Marinho defende mobilização por redução da jornada de trabalho

Durante ato em comemoração ao Dia do Trabalho nesta quinta-feira (1º), na zona norte de São Paulo, o ministro do Trabalho e Emprego, Luiz Marinho, afirmou que a economia brasileira enfrenta um cenário adverso devido aos juros elevados. Segundo ele, a criação do crédito consignado para trabalhadores com carteira assinada (CLT) tem sido uma ferramenta importante para garantir acesso a financiamento com condições mais acessíveis. Estima-se que cerca de R$ 10 bilhões já tenham sido liberados por meio desse recurso, que Marinho classificou como um “direito do trabalhador”.

O ministro também defendeu mudanças nas jornadas laborais, propondo o fim da escala 6×1 e uma mobilização em prol da redução da carga horária semanal de 44 para 40 horas. Ele destacou que a alteração deve ser definida pelo Congresso Nacional, mas acredita que uma transição é viável e necessária, especialmente para melhorar as condições das trabalhadoras.

Outra pauta apresentada por Marinho foi a inclusão obrigatória, em convenções coletivas, de cláusulas que assegurem remuneração igualitária entre homens e mulheres que exercem a mesma função. Ele ainda fez um apelo ao setor empresarial para que promova reajustes salariais, defendeu a isenção do Imposto de Renda para quem ganha até R$ 5 mil e pediu que empresários passem a enxergar seus funcionários também como consumidores, destacando que o fortalecimento do poder de compra impulsiona a economia.

“Não se trata de mágica, é preciso engajamento e articulação para promover essas mudanças”, reforçou o ministro.

O evento contou ainda com a presença do ministro Márcio Macêdo, da Secretaria-Geral da Presidência, que destacou conquistas do atual governo, como a valorização real do salário mínimo e a igualdade salarial entre os gêneros.

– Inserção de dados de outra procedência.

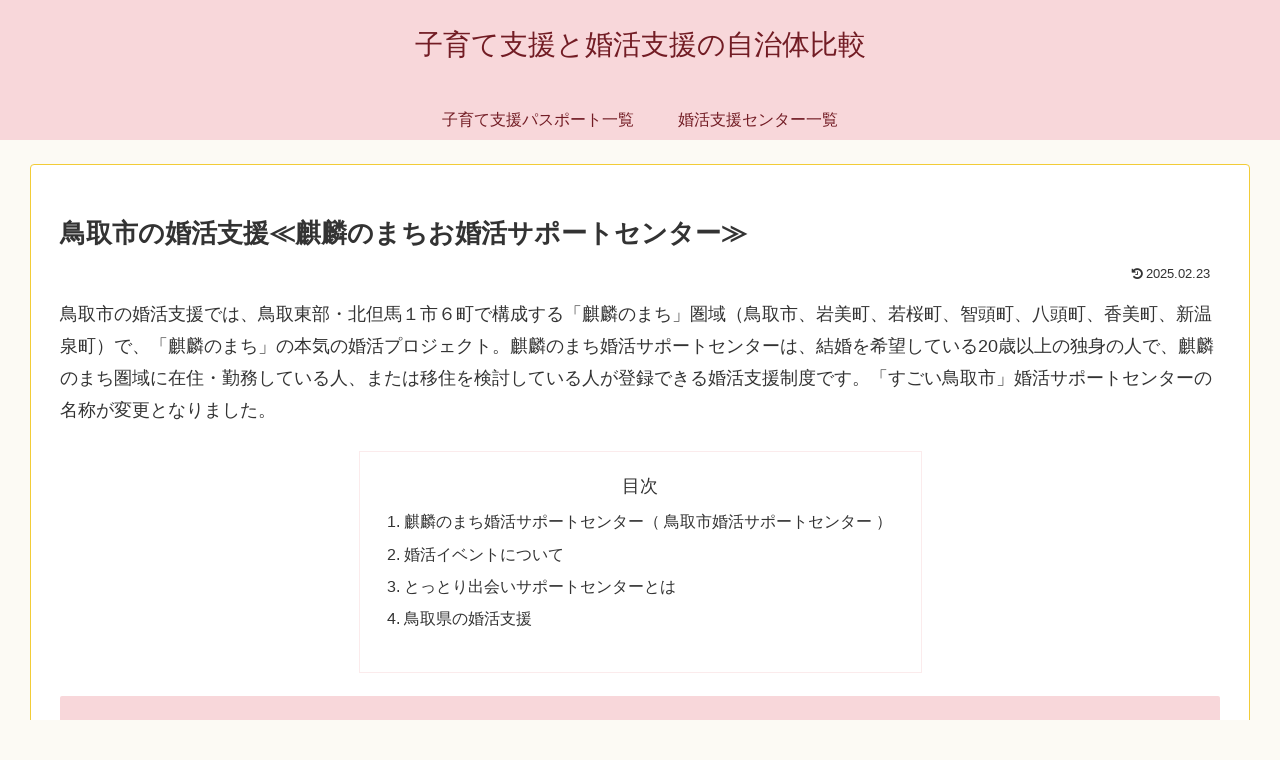

--- FILE ---
content_type: text/html; charset=utf-8
request_url: https://www.google.com/recaptcha/api2/aframe
body_size: 266
content:
<!DOCTYPE HTML><html><head><meta http-equiv="content-type" content="text/html; charset=UTF-8"></head><body><script nonce="JsFTWloPRsxnN5WfHCzOtQ">/** Anti-fraud and anti-abuse applications only. See google.com/recaptcha */ try{var clients={'sodar':'https://pagead2.googlesyndication.com/pagead/sodar?'};window.addEventListener("message",function(a){try{if(a.source===window.parent){var b=JSON.parse(a.data);var c=clients[b['id']];if(c){var d=document.createElement('img');d.src=c+b['params']+'&rc='+(localStorage.getItem("rc::a")?sessionStorage.getItem("rc::b"):"");window.document.body.appendChild(d);sessionStorage.setItem("rc::e",parseInt(sessionStorage.getItem("rc::e")||0)+1);localStorage.setItem("rc::h",'1769257381768');}}}catch(b){}});window.parent.postMessage("_grecaptcha_ready", "*");}catch(b){}</script></body></html>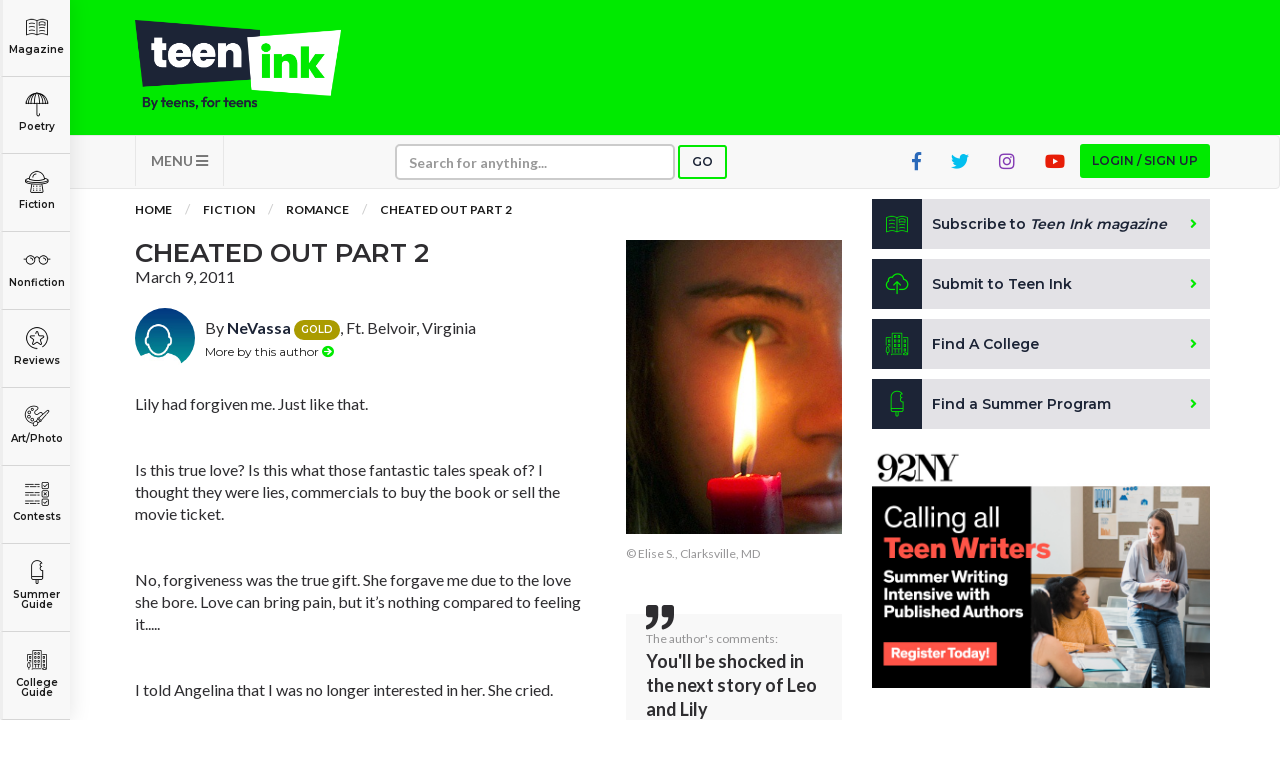

--- FILE ---
content_type: text/html; charset=utf-8
request_url: https://www.google.com/recaptcha/api2/aframe
body_size: -85
content:
<!DOCTYPE HTML><html><head><meta http-equiv="content-type" content="text/html; charset=UTF-8"></head><body><script nonce="RyVurXxYcv70k1WojPq2mw">/** Anti-fraud and anti-abuse applications only. See google.com/recaptcha */ try{var clients={'sodar':'https://pagead2.googlesyndication.com/pagead/sodar?'};window.addEventListener("message",function(a){try{if(a.source===window.parent){var b=JSON.parse(a.data);var c=clients[b['id']];if(c){var d=document.createElement('img');d.src=c+b['params']+'&rc='+(localStorage.getItem("rc::a")?sessionStorage.getItem("rc::b"):"");window.document.body.appendChild(d);sessionStorage.setItem("rc::e",parseInt(sessionStorage.getItem("rc::e")||0)+1);localStorage.setItem("rc::h",'1768653525124');}}}catch(b){}});window.parent.postMessage("_grecaptcha_ready", "*");}catch(b){}</script></body></html>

Segundo ele, o presidente Lula já recebeu as principais demandas das centrais sindicais em reunião no dia 29 de abril.

A proposta de revisar a escala 6×1 foi tema recorrente entre os representantes sindicais no ato. Marinho afirmou que o fim do modelo tradicional pode trazer ganhos não apenas aos trabalhadores, mas também às empresas, ao melhorar a autoestima e o desempenho dos empregados. Ele ressaltou que, mesmo que novas escalas sejam previstas em acordos coletivos, a mudança constitucional é o ponto de partida.

O presidente da CUT, Sérgio Nobre, e o da Força Sindical, Miguel Torres, apoiaram a proposta, mas reconhecem que será necessário um esforço de convencimento da população e do Congresso. “A mobilização popular será fundamental para pressionar os parlamentares a aprovarem a mudança”, afirmou Nobre.

Por outro lado, representantes dos setores industrial e comercial se opõem à proposta, alegando que a redução da jornada pode elevar os custos das empresas, comprometer a competitividade e estimular a informalidade. Eles defendem que a organização do trabalho deve ser discutida entre empregadores e trabalhadores, com base em acordos coletivos.

A discussão sobre a carga horária se intensificou após o Movimento VAT (Vida Além do Trabalho), no Rio de Janeiro, trazer à tona o debate sobre qualidade de vida e produtividade. Apesar da resistência, as centrais sindicais apostam na conscientização e na articulação política para levar adiante a proposta.